Did the “zebra on Green Street” analogy, then, ever have any use, and if so, what might that have been and why?  There is a use in medicine for training towards the  counter intuitive.  A surgeon must train to overcome the natural instinct that cutting in to a living human being’s flesh is a force of destruction.  An emergency room doctor who recoils with horror at an accident victim instead of setting immediately and dispassionately to work would not be of much use.
 Research suggests that the human mind intuitively recalls with greater acuity that which is unusual or extreme than those things that are ordinary and mundane.  Perhaps that is just one of the brain’s defense mechanisms - strange things impress more deeply because something that is out of order can be a threat worthy of instant recall.   By extension a medical student confronting a patient with a rare disease would remember that patient more vividly than the one who presents with a common cold.  The suggestion here is that the novice diagnostician must use trained reason to counteract the possibility that a rare disease memory will cause him to somehow “hallucinate” this disease recurring in a larger population than is the medically accepted norm.  And that is where the “zebra on Green Street” maxim comes in to play.  It was originally intended to protect a patient from unnecessary tests and possible inappropriate treatments through the mind’s error of over inclusion.
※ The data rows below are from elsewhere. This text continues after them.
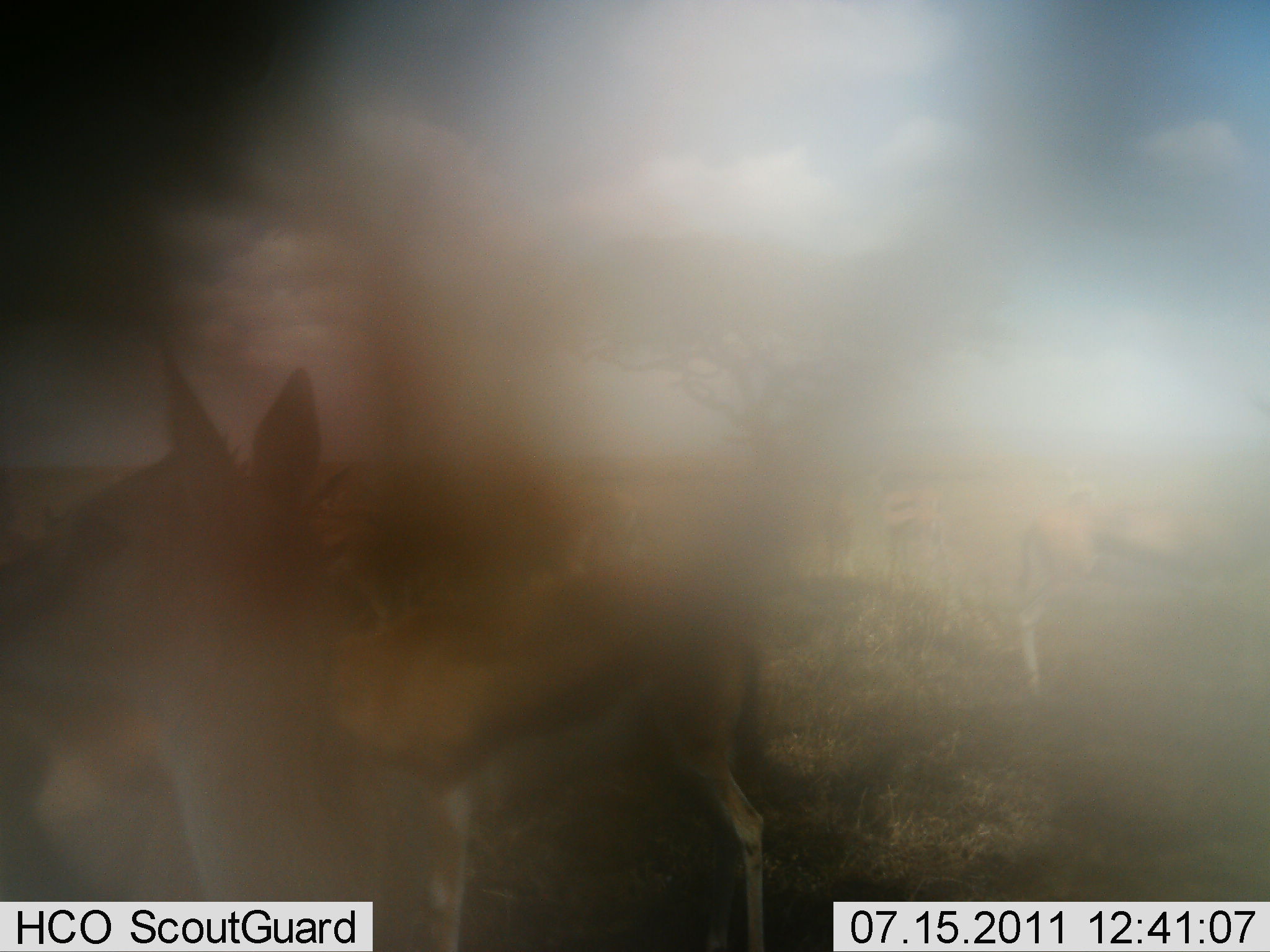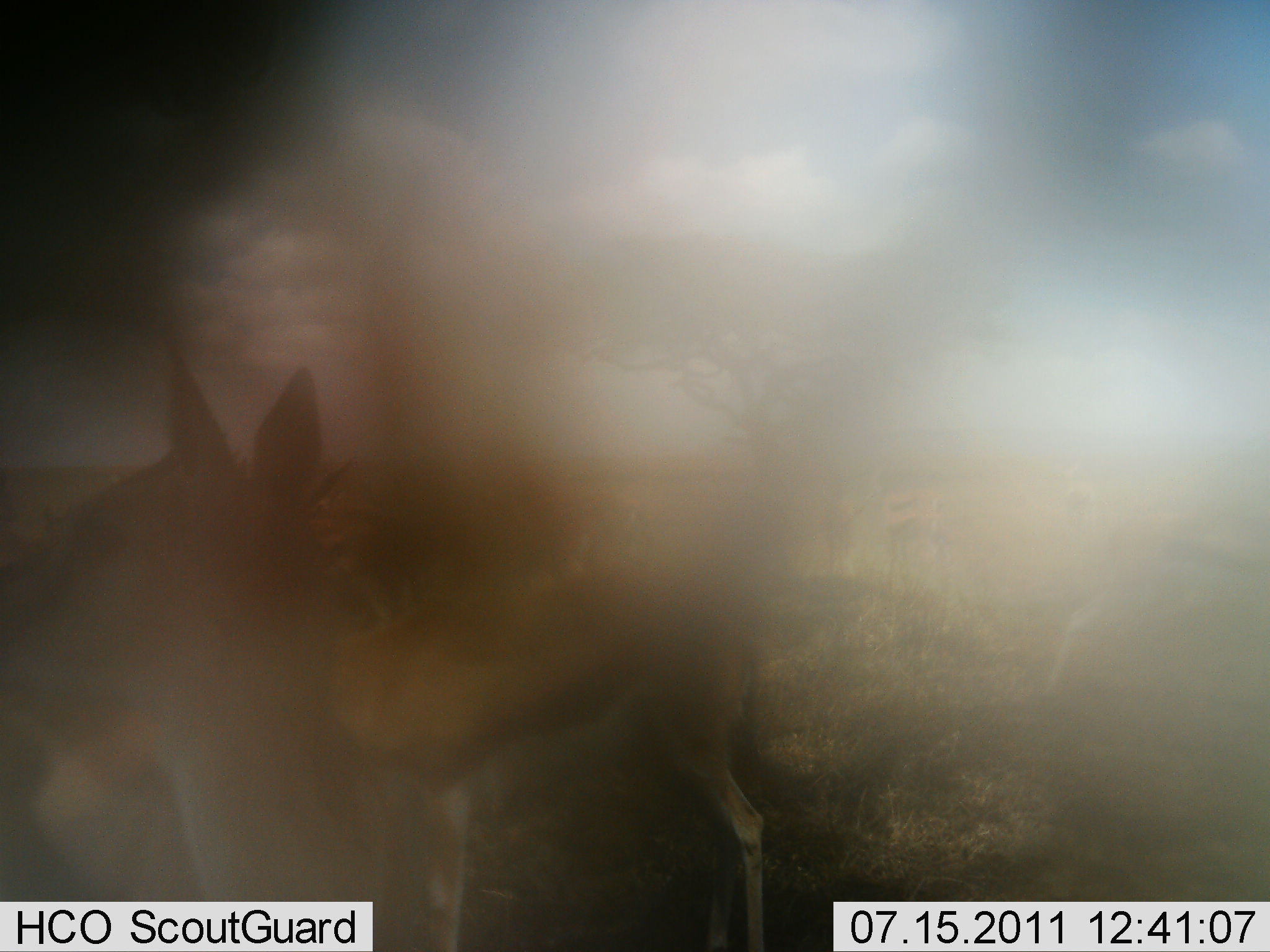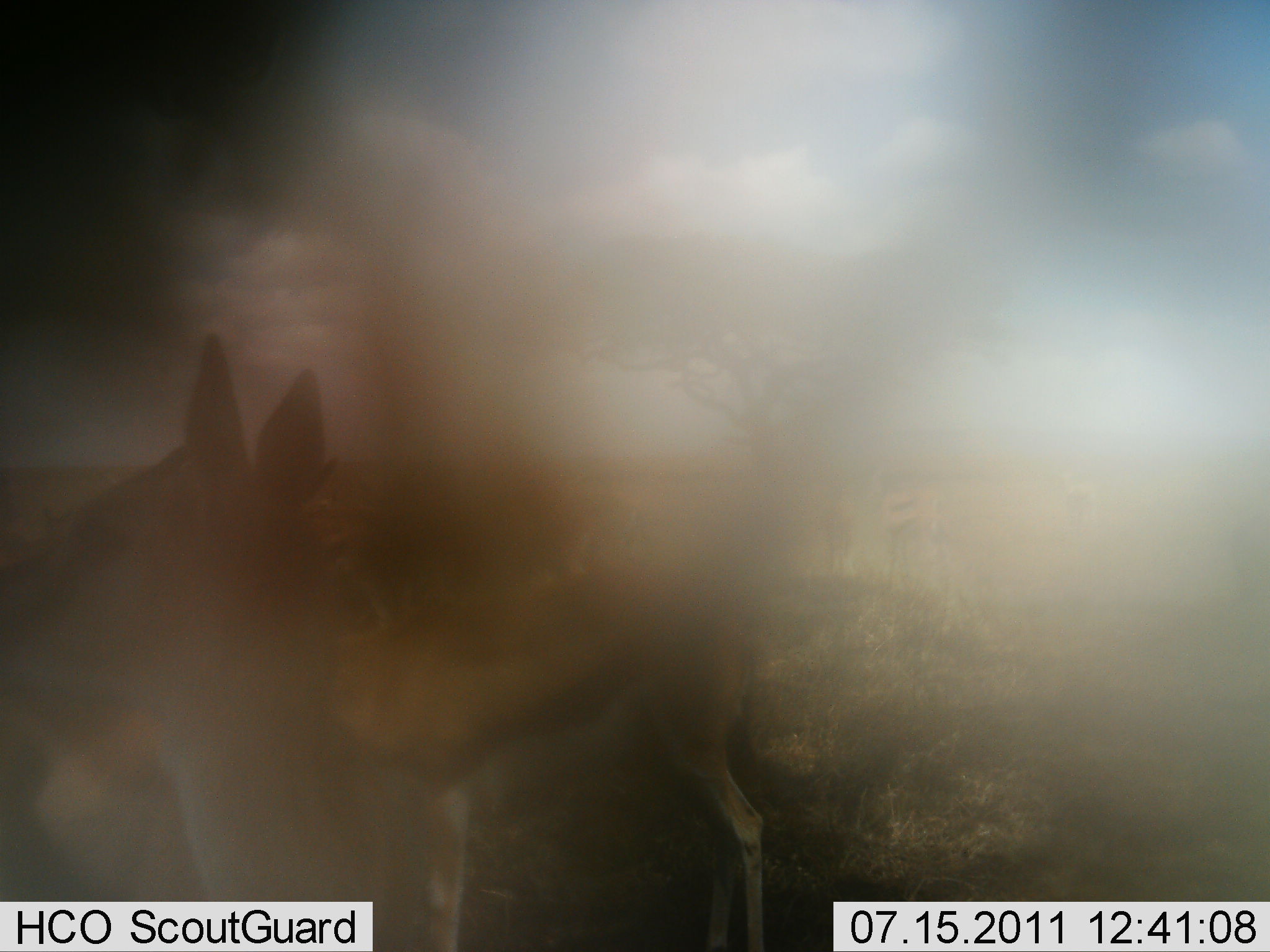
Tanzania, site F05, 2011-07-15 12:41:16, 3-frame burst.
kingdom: Animalia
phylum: Chordata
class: Mammalia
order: Artiodactyla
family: Bovidae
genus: Eudorcas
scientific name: Eudorcas thomsonii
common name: thomson's gazelle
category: gazellethomsons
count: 4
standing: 91%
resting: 9%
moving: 55%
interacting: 0%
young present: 0%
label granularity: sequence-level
But what if seeing a disease in a larger population than is the medically accepted norm, is in fact the correct perception?  As medical knowledge increases, the trend seems to be precisely a discovery of higher than originally accepted prevalence of the so-called rare diseases.  Even discounting the probable actual higher incidence of individual rare diseases, it might do well to consider that if the current figure of approximately  6000 recognized rare diseases is correct,  odds are that a given population will have a distribution of these.  And diagnoses of exclusion are therefore somewhat suspect, for the sheer volume of possibilities makes a full exclusion rather unlikely.  Some of factors involved in impediments towards excluding rare diseases: www.ncbi.nlm.nih.gov/books/NBK56184/
Given what medical science knows today, rare diseases may indeed be much more common than the possibility of seeing a zebra on Green street.  Perhaps we need a new metaphor to describe them and a counter maxim as an antidote to the errors of exclusion promulgated by a maxim in need of retirement.  Maybe a person with a disease considered to be rare is more like an uncommon breed of horse, or even a not so uncommon breed of horse destined to live in an era in which only a limited number of horse breeds are recognized.  I sometimes think of myself not as a zebra in a world of horses, but as a Shetland Pony in a world that only sees the more common quarter horses, American painted horses, Arabian and Appaloosa.  Is there a possible aphorism as an antidote to the zebra on Green Street?  Something light hearted that is an equally apt metaphor for the error of under inclusion? I think so.  It might be something like, “If you hear hoofbeats, don’t assume that it can only be an American painted horse in your grandmother’s barn in Alabama.”